Recast every line of the records below as a numbered list, dropping any blank lines. Omit the pictures from your list.

## Start Dataset records

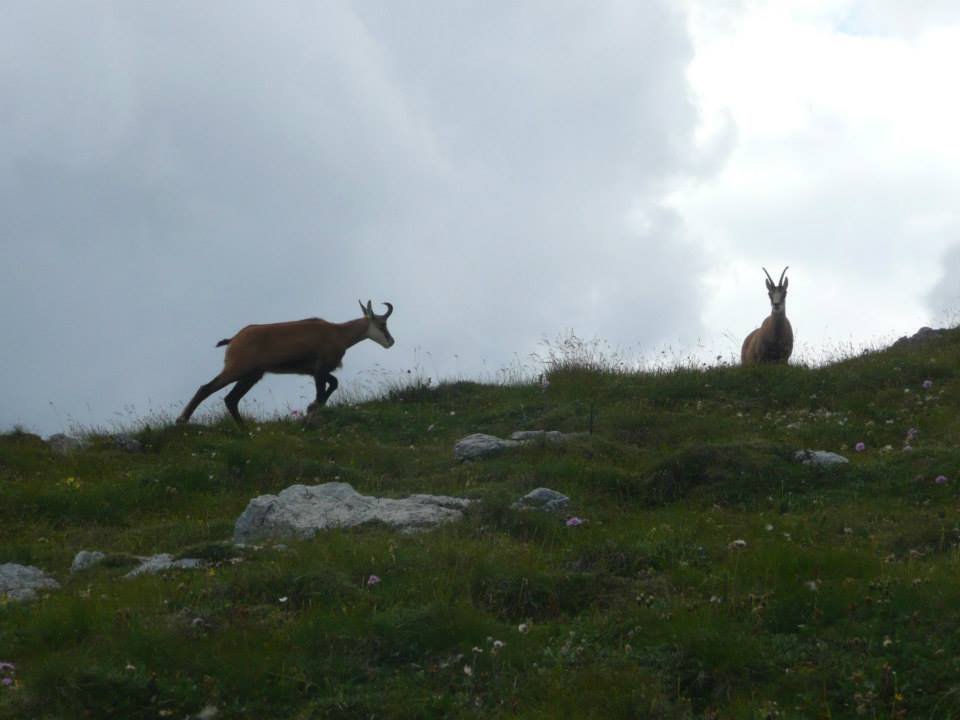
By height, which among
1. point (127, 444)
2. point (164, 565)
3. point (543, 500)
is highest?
point (127, 444)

## End Dataset records

> Written solution:
1. By height, which among
2. 1. point (127, 444)
3. 2. point (164, 565)
4. 3. point (543, 500)
5. is highest?
6. point (127, 444)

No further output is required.